La Vuelta despide el verano
La prueba deja un reguero de ilusión en esa España vacía de la que tanto hablamos y por la que tan poco hacemos


La Vuelta a España nos acompañará durante estas tres semanas en los últimos fulgores del verano. Como cada año desde que se mudó de mayo (hace ya tanto que muchos ni lo recuerdan) a estas fechas, para mí representa el final del buen tiempo y de las vacaciones, el anuncio de que llega la hora del nuevo acuartelamiento general. Pero también supone un bonito e instructivo paseo por España, alternando la moto y el helicóptero, para escrutar todos los recovecos del país. Me gusta el ciclismo porque lleva a los héroes del pedal hasta lo más recóndito, atraviesan pueblos y parajes por los que nunca pasa nada, y aunque sea de una forma fugaz dejan un reguero de ilusión en esa España vacía de la que tanto hablamos y por la que tan poco hacemos.
Este año se cumplen 90 del inicio de la prueba, si bien sólo es la edición número 80, porque la Guerra Civil primero, la Mundial inmediata y posteriores penurias hicieron que se perdieran diez. Para festejar la ocasión ha arrancado desde Turín (la cortesía de empezar una gran vuelta en algún país vecino, incluso no tan vecino, es antigua y conviene a su mejor difusión) y de allí nos llegará a través de los Alpes y los Pirineos, algo así como el viaje de Aníbal y sus elefantes, pero a la inversa. Tendrá, como es preceptivo y muy del gusto de la afición española, duras subidas, particularmente las de Andorra y Cerler en los Pirineos, el Alto de El Morredero en León, el icónico Angliru asturiano y la Bola del Mundo, ya a las vistas de Madrid. Por no citarlos todos.
Me detengo en el Alto de El Morredero, etapa 17ª, día 10 de septiembre. Ahí rendirá viaje la etapa que se inicia en el Barco de Valdeorras y atravesará tierras calcinadas. El fuego ha pegado duro en esa zona. La Vuelta, decía, es una buena ocasión, siempre aprovechada por la televisión, para mostrarnos, bien comentados, los parajes que atraviesa, su historia y sus monumentos. Esa etapa nos debe servir para contemplar desde el aire la magnitud del desastre que se ha vivido este verano en nuestro país, no sólo ahí, sino en muchos más lugares. Una mezcla de cólera de la Naturaleza e incuria oficial ha dejado enormes cicatrices en los montes y graves desgracias personales. Será una buena ocasión para medir el desastre y sacar consecuencias.

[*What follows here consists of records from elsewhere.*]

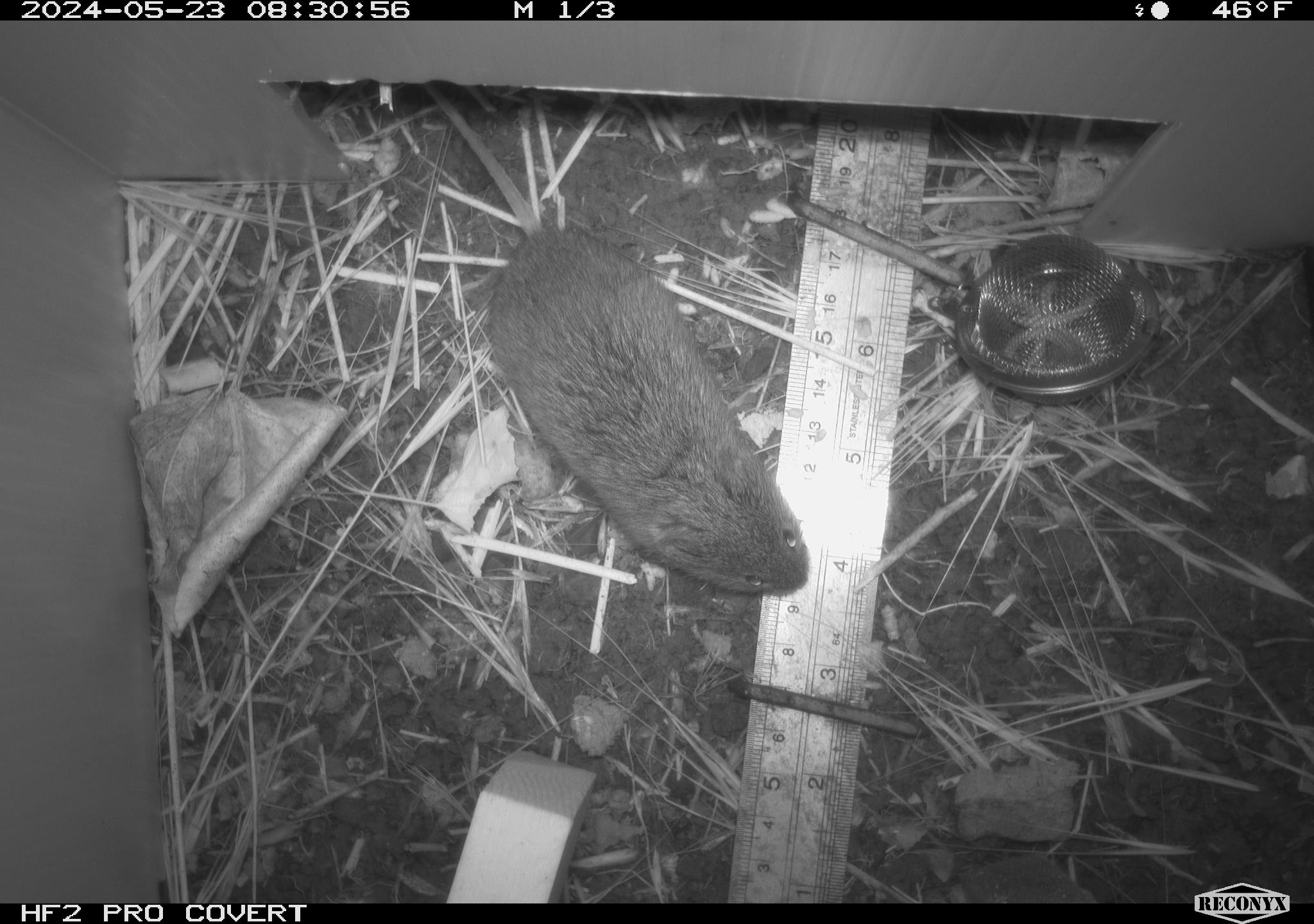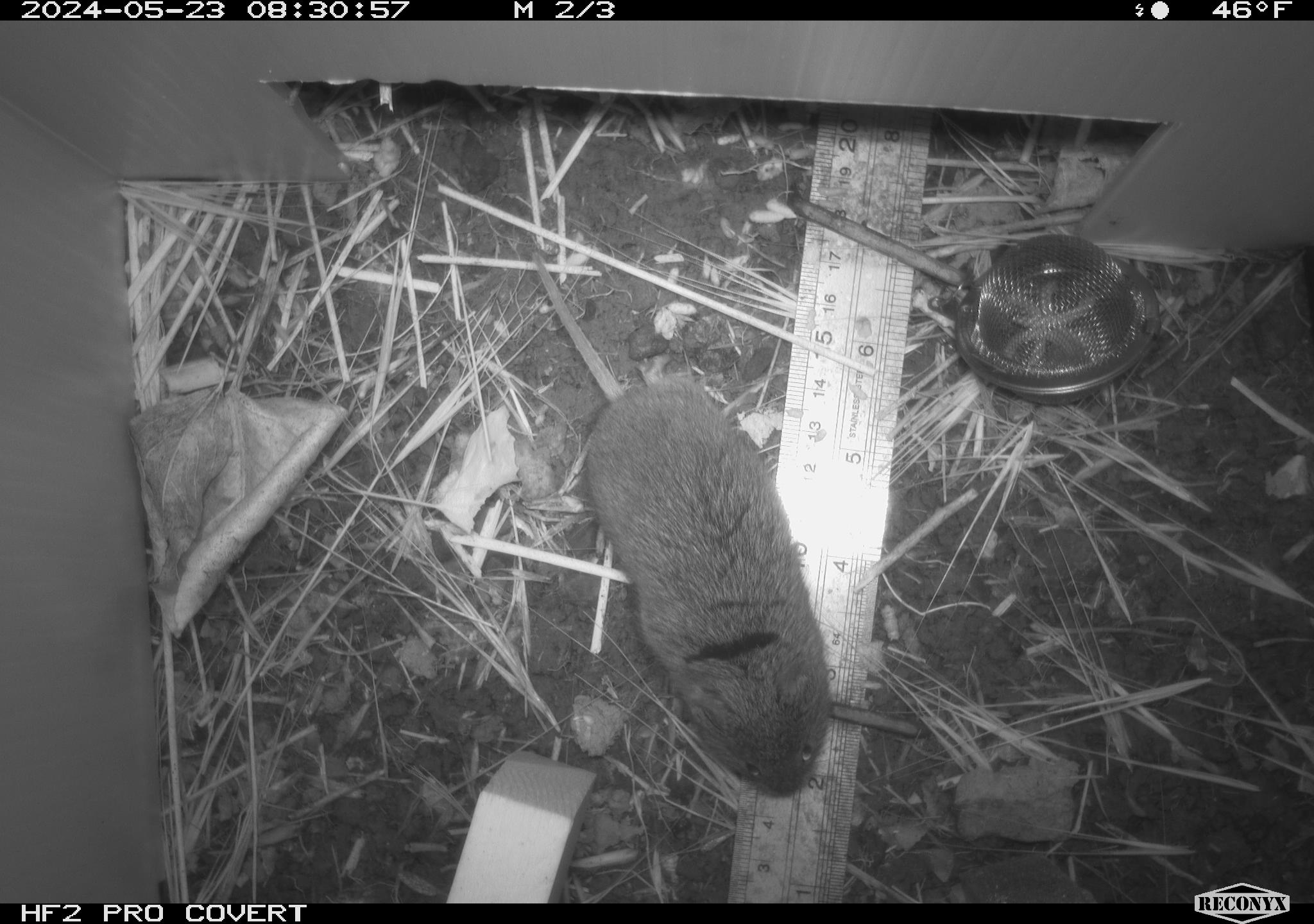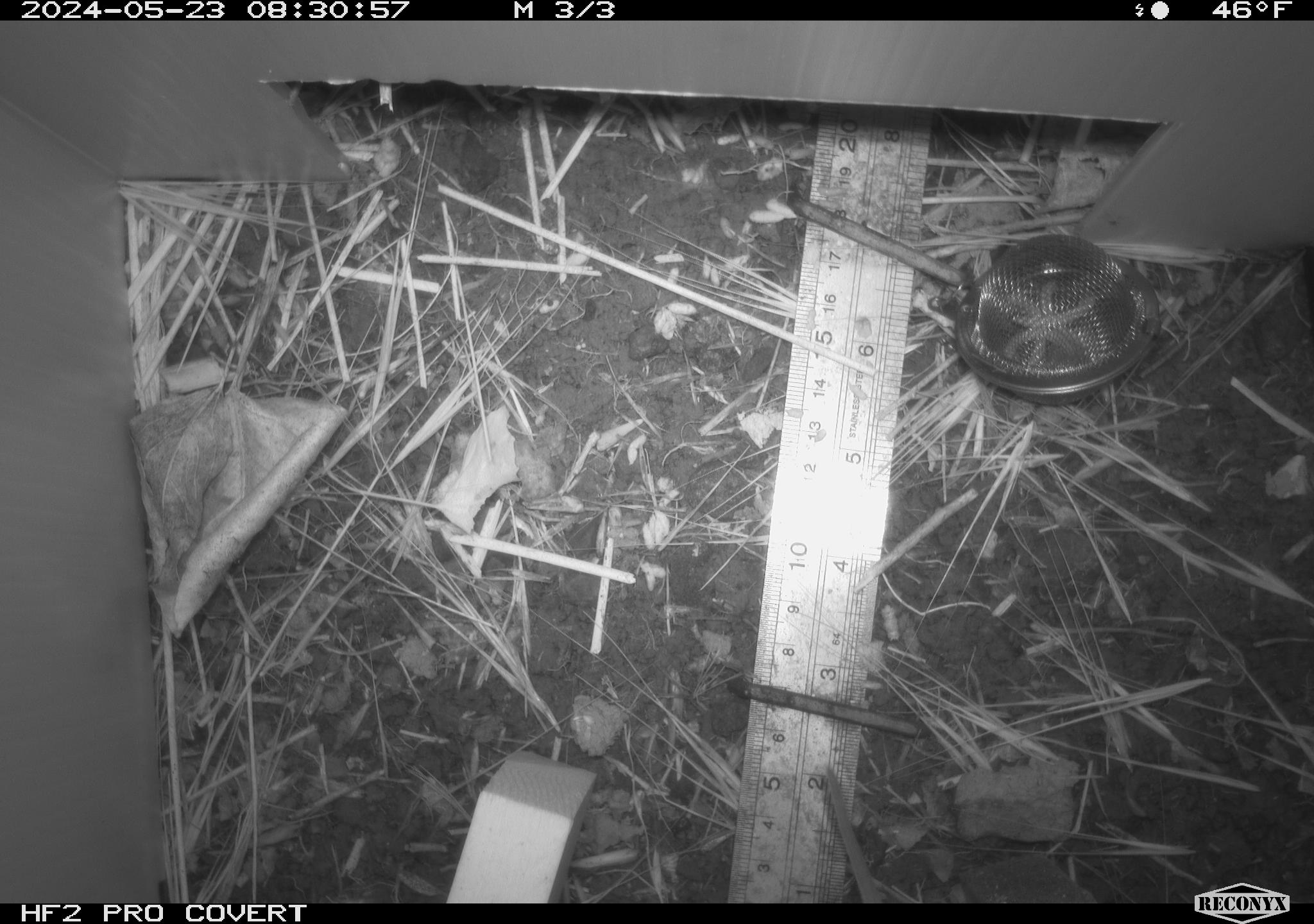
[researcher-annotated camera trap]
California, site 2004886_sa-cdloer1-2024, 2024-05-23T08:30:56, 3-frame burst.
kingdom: Animalia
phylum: Chordata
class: Mammalia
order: Rodentia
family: Cricetidae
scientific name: Arvicolinae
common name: voles, lemmings, and muskrats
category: arvicolinae subfamily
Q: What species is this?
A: Arvicolinae subfamily (voles, lemmings, and muskrats) (Arvicolinae).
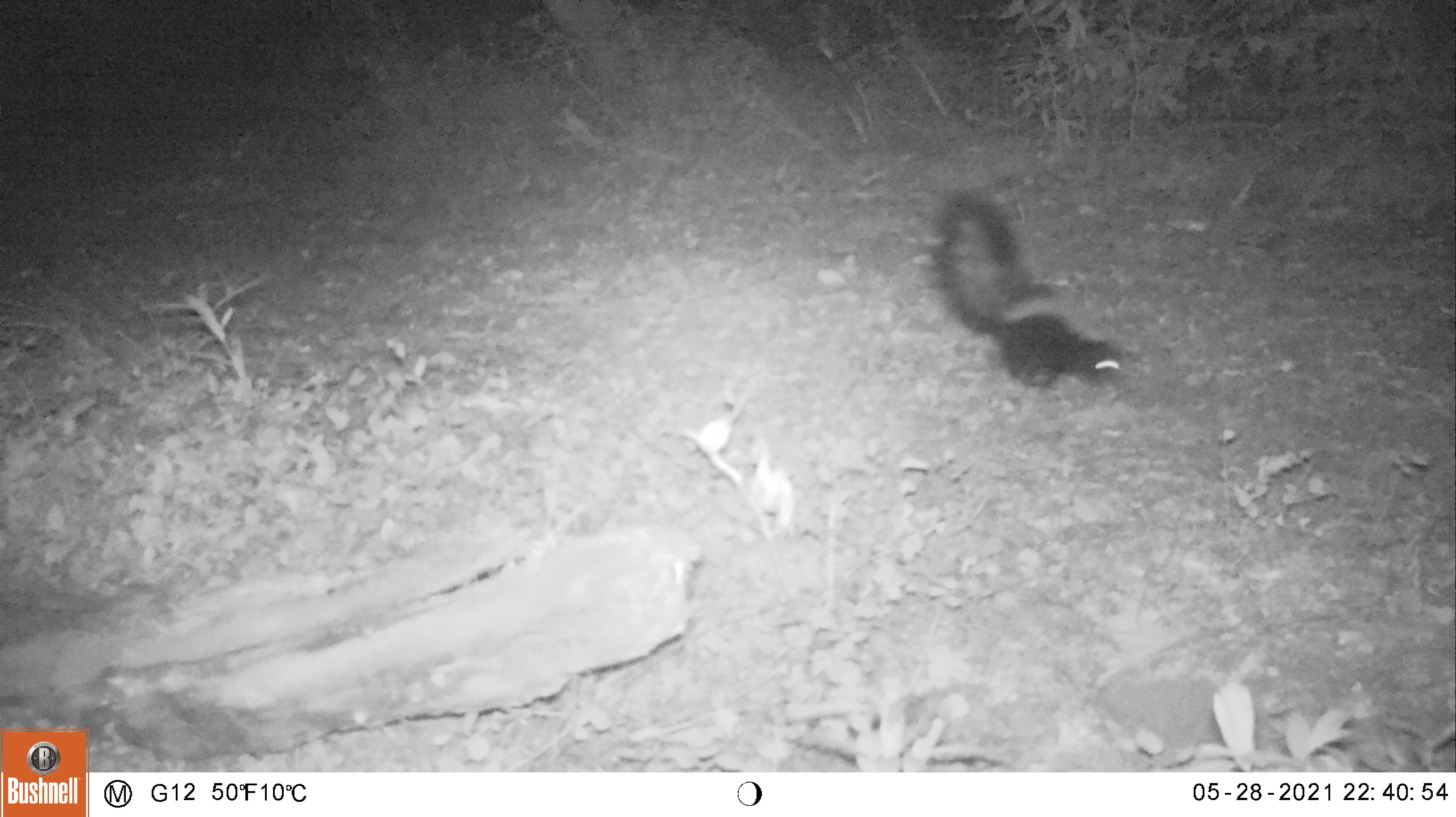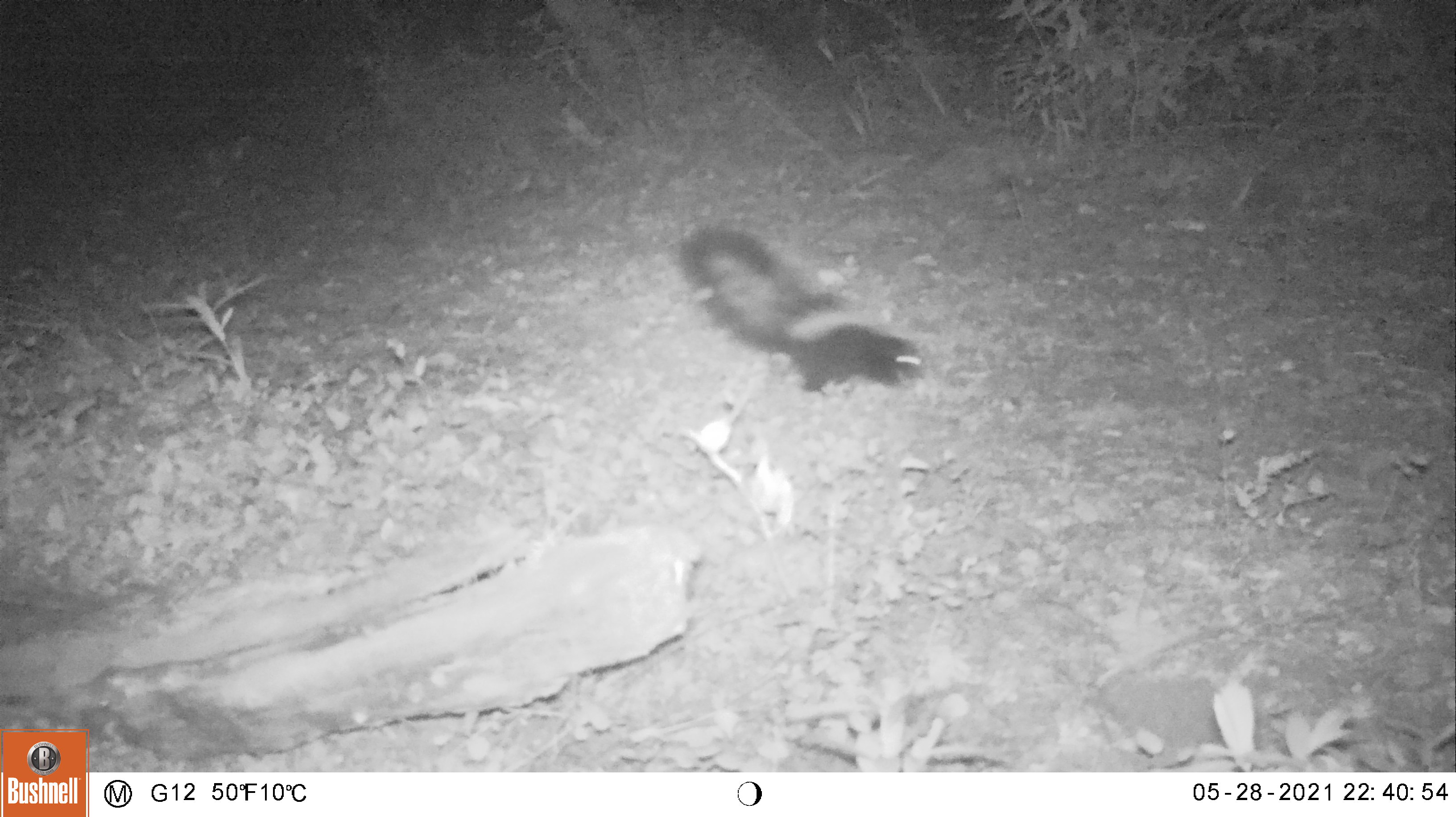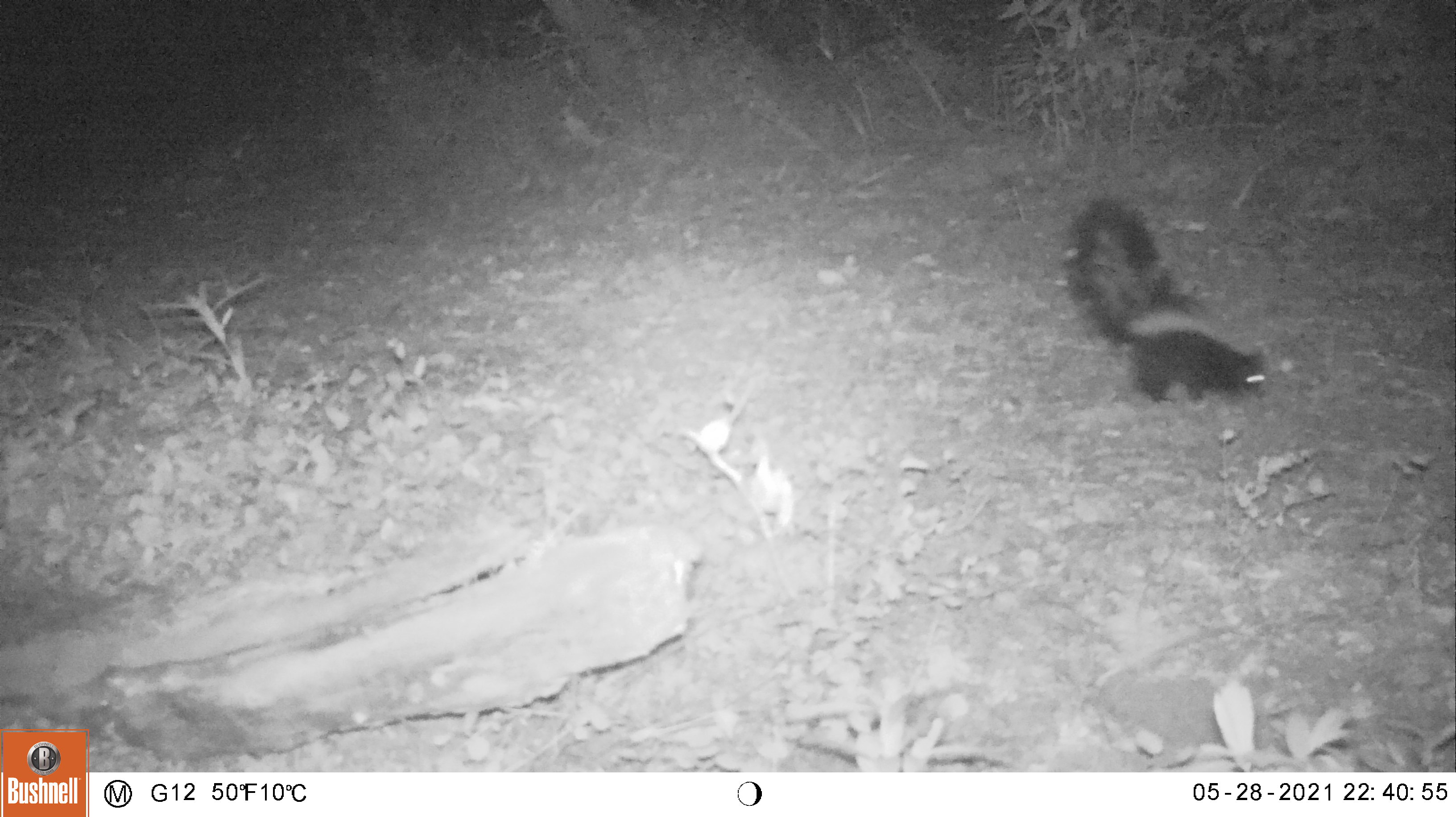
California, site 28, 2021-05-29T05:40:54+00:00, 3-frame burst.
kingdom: Animalia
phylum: Chordata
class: Mammalia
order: Carnivora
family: Mephitidae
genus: Mephitis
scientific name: Mephitis mephitis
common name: striped skunk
Striped skunk (Mephitis mephitis).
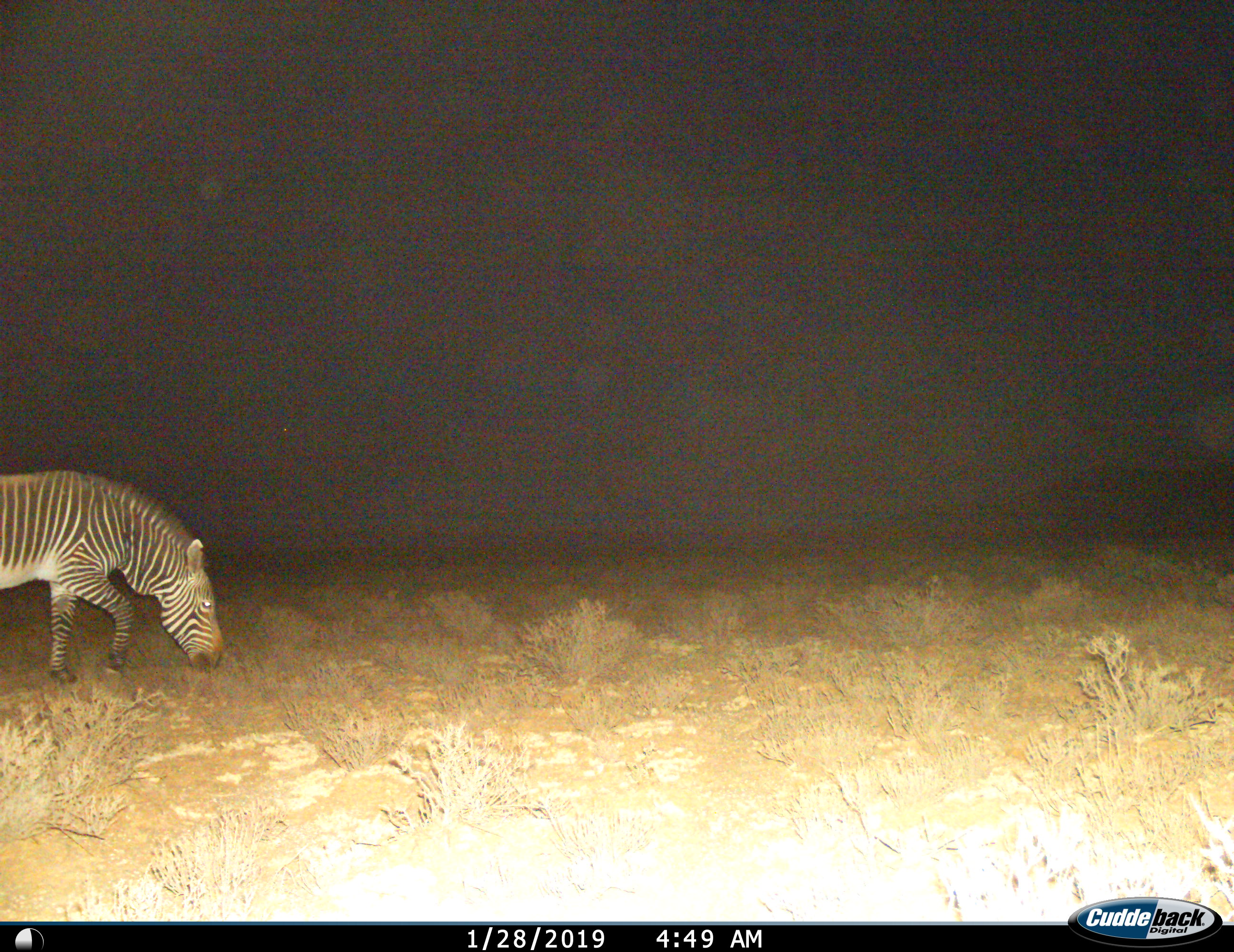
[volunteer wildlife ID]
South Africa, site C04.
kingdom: Animalia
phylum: Chordata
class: Mammalia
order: Perissodactyla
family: Equidae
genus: Equus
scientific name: Equus zebra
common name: mountain zebra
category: zebramountain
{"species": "zebramountain (mountain zebra) (Equus zebra)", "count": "1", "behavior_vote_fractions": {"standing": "0%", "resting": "0%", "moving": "50%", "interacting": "0%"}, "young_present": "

El de hoy es, claro, un ciclismo muy distinto del de hace 90 años, cuando se corría sobre carreteras pedregosas, con bicis pesadísimas, tubulares cruzados en el pecho y sin asistencia permitida, con la obligación de cada cual de resolver sus pinchazos y averías. Era casi un raid, una prueba dura que trataba de demostrar que las bicicletas tenían un valor inmenso como medio de transporte, tanto que a lomos de ella se podía dar la vuelta a un país entero en un par de semanas o tres, en etapas que con frecuencia pasaban de los 300 kilómetros. Aquellos eran tipos duros de verdad. Por suerte, el tiempo ha suavizado aquel ciclismo bárbaro, pero sigue pareciéndonos el más duro de los deportes, porque lo es. Con bicicletas de poco peso y refinada tecnología, asistidos por una nubecilla de mecánicos, atendidos por médicos, nutrólogos y masajistas, los corredores siguen obligados a extenuantes jornadas y a peleas, cara a cara, con duras rampas a lo largo de ascensiones que exigen 45 minutos o más de esfuerzo sin tregua. Luego llegará el descenso ‘a tumba abierta’, para no perder lo conseguido en la otra cara. Y hasta las zonas que podríamos suponer calmadas, el antes grato discurrir por calles entre aplausos, se han ido envenenando en los últimos años con rotondas, resaltes, bordillos centrales y otro tipo de trampas.
Un belga, Gustaaf Deloor, ganó aquella primera Vuelta de 1935 por delante de nuestro Mariano Cañardo. Extranjero contra español, ese ha sido siempre el duelo ideal para esta carrera, el que más atrae al gran público salvo en aquellos años de la rivalidad Bahamontes-Loroño, que dejaría chica la tensión que hoy rodea los Clásicos de nuestro fútbol. Viene como cabecera de cartel el danés Jonas Vingegaard, dos veces ganador del Tour, y España le contrapone su mayor promesa, Juan Ayuso, que por otra parte tiene en su propio equipo al portugués Almeida que, en ausencia de Pogacar, compite con la primacía del UAE.